Goal 1:
Transcribe, word for word, the part of the essay on giving that opens with the words containing "When I think" and closes with "really look like.".

Selection:
Consumer Giving

Tis better to give and receive?

We all know ’tis better to give than to receive. But receiving is nice too. So, ’tis even better to give and receive…right? However, a confluence of stories, ideas and conversations has made me rethink the ethical-consumerism model, and made me more aware of some of the ways our charity can hinder and even hurt the very people we hoped to help.

When I think about the classic  ‘tis better… adage, I think of the tears on my mother’s face on Christmas morning when she has just unwrapped the thing that I have spent hours and dollars putting together. Her joy is my both my goal and my deep satisfaction. So, indirectly my goal is also my own satisfaction, but that’s not necessarily a bad thing. Part of what makes Christmas and birthdays so wonderful is the way we connect our happiness with the happiness of others, and this reciprocity is a key part of celebration and healthy relationships. The best gifts come out of the best relationships because healthy relationships are characterized by seeking the best for the other person while being able to be honest about what that “best” might really look like.

But this win-win scenario breaks down outside of this healthy relational context. When the satisfaction of giving unconsciously becomes the immediate goal instead something indirectly achieved through listening and accurately discerning the desires and needs of the receiver, then we are no longer really giving. We are consuming. We’ve all gotten a gift that we didn’t like because someone was more interested in what they wanted to give. This is the awkwardness that surrounds the gift gone awry. It’s a gift so you’re not allowed to complain about it and you should probably set it out whenever they come around. Now time and money has been wasted, and what’s worse, a facade that may require maintenance has been created. Facades only make authentic relationship and effective giving more difficult.

Records provided:
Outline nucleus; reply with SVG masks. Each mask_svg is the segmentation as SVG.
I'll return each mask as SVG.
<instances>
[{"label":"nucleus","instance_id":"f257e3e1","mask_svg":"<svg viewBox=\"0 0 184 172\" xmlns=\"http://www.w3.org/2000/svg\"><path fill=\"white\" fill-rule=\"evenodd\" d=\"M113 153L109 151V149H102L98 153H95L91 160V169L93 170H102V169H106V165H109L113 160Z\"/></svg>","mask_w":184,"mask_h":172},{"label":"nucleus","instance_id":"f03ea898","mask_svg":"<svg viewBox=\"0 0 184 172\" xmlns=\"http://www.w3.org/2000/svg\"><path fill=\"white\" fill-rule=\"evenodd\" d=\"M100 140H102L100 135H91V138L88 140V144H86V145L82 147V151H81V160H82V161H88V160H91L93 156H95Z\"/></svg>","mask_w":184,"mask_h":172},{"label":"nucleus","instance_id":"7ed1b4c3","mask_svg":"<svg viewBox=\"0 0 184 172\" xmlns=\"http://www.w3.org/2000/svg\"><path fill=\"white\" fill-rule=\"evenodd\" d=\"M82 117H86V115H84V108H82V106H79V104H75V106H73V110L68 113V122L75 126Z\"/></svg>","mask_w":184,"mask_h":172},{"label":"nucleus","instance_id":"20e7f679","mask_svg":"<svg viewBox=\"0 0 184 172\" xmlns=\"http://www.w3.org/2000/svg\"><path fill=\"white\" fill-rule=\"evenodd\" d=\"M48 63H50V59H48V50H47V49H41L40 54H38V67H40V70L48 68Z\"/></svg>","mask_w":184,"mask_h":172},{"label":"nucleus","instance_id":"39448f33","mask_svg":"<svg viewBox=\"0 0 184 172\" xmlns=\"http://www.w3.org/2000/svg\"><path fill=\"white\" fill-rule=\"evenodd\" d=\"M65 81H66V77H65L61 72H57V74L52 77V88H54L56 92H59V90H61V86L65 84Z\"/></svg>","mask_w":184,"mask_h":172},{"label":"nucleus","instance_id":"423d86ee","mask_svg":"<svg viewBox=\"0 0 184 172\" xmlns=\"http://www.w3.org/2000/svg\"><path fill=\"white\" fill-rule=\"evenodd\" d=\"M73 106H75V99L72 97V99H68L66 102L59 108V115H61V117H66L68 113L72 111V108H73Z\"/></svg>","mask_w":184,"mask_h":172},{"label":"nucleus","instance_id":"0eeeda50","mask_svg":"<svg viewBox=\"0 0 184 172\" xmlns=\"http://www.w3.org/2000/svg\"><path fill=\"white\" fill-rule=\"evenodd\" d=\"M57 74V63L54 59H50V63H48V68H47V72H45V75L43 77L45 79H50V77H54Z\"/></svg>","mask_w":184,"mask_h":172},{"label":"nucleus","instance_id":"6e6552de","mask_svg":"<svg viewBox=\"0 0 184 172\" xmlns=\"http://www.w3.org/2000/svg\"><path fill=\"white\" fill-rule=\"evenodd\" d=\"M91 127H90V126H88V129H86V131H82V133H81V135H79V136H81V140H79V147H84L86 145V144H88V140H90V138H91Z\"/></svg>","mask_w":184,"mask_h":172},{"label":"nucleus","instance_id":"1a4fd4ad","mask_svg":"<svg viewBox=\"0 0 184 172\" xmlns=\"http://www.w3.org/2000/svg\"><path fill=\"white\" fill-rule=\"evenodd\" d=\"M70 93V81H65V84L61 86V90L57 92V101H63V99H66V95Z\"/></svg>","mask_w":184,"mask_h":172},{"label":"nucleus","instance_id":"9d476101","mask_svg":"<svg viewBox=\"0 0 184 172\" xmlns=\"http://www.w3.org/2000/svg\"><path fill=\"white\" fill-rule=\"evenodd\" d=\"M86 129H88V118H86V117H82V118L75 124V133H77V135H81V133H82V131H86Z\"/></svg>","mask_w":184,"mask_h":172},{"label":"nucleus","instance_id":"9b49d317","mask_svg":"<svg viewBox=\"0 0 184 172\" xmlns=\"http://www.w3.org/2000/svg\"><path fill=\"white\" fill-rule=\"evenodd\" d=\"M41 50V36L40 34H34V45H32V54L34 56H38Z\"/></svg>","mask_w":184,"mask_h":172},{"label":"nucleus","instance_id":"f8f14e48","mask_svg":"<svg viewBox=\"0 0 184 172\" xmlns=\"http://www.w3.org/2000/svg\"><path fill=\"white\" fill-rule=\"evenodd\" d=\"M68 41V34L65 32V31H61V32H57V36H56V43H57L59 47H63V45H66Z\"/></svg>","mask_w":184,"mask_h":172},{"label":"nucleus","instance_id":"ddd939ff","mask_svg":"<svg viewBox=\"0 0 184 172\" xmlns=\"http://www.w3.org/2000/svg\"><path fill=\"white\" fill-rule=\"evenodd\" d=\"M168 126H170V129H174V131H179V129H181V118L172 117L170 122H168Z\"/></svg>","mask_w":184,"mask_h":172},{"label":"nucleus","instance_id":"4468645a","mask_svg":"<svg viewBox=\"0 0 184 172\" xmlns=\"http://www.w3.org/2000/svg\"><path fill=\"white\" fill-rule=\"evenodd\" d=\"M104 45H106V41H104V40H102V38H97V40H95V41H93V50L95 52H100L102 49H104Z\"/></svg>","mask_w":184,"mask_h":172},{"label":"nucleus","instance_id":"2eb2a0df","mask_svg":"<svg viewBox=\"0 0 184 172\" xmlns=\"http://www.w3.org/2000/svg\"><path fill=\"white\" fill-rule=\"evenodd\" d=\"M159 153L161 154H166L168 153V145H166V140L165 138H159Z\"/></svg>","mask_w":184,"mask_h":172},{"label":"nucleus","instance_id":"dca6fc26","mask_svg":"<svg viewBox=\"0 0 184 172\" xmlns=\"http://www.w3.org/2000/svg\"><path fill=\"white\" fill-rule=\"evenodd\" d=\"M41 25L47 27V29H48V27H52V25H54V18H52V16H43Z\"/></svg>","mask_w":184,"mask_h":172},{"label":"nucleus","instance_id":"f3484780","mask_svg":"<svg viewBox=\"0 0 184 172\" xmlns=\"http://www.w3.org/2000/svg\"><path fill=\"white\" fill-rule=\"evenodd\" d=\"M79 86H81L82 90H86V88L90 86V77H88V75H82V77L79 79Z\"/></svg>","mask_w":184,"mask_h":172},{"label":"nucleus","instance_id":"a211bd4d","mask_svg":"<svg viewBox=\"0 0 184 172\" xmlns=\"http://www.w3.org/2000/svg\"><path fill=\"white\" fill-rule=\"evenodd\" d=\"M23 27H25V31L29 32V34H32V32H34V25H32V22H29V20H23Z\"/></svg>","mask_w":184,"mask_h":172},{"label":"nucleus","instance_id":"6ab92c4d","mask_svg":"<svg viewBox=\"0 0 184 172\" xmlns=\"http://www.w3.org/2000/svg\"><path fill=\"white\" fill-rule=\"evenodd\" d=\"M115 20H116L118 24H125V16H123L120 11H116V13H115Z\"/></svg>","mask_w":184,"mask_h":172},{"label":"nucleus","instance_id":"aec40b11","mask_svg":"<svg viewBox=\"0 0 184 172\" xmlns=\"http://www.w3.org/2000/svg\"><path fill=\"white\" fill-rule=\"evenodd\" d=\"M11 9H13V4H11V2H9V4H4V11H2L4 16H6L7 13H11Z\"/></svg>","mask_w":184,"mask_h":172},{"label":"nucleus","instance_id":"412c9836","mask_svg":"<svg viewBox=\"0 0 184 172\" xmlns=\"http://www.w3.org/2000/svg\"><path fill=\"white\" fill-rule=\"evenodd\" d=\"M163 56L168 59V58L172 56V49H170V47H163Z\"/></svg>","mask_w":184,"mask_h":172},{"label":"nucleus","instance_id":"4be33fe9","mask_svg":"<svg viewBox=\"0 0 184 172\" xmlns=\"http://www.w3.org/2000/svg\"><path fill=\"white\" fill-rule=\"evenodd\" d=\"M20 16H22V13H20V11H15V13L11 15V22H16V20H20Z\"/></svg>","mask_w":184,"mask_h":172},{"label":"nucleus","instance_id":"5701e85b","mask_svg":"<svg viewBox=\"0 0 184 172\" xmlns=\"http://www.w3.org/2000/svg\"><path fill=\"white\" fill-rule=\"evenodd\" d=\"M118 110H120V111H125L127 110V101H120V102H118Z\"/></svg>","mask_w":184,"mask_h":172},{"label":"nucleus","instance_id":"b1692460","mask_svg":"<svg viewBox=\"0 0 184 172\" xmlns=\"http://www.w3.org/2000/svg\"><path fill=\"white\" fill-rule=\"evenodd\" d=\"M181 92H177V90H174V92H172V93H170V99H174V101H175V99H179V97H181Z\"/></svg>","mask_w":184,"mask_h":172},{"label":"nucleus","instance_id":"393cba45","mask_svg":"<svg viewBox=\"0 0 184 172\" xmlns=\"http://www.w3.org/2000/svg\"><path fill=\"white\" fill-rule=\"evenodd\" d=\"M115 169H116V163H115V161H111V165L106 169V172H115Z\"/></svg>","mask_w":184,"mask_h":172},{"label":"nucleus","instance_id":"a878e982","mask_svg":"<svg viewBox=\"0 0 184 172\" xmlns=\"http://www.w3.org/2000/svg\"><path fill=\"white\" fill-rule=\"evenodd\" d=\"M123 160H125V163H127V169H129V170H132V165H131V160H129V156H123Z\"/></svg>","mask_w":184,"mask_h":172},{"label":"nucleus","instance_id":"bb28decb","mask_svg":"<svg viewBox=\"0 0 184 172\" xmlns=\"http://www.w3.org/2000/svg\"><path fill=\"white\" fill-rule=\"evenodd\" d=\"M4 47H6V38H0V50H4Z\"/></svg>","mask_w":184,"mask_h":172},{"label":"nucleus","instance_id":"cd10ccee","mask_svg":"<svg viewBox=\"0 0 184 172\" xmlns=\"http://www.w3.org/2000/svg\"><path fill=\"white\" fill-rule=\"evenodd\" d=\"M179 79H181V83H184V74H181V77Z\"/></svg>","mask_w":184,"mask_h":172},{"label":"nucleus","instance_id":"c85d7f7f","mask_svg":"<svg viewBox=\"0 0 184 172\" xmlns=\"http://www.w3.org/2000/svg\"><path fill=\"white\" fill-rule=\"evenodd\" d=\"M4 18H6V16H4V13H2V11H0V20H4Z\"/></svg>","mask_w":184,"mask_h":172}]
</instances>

Goal 2:
In the rows, take the part that opens at their start and closes with the line containing "<instances>", and write it out again with "Outline" switched to "Trace" and nothing else altered.

Full solution 1:
When I think about the classic  ‘tis better… adage, I think of the tears on my mother’s face on Christmas morning when she has just unwrapped the thing that I have spent hours and dollars putting together. Her joy is my both my goal and my deep satisfaction. So, indirectly my goal is also my own satisfaction, but that’s not necessarily a bad thing. Part of what makes Christmas and birthdays so wonderful is the way we connect our happiness with the happiness of others, and this reciprocity is a key part of celebration and healthy relationships. The best gifts come out of the best relationships because healthy relationships are characterized by seeking the best for the other person while being able to be honest about what that “best” might really look like.

Full solution 2:
Trace nucleus; reply with SVG masks. Each mask_svg is the segmentation as SVG.
I'll return each mask as SVG.
<instances>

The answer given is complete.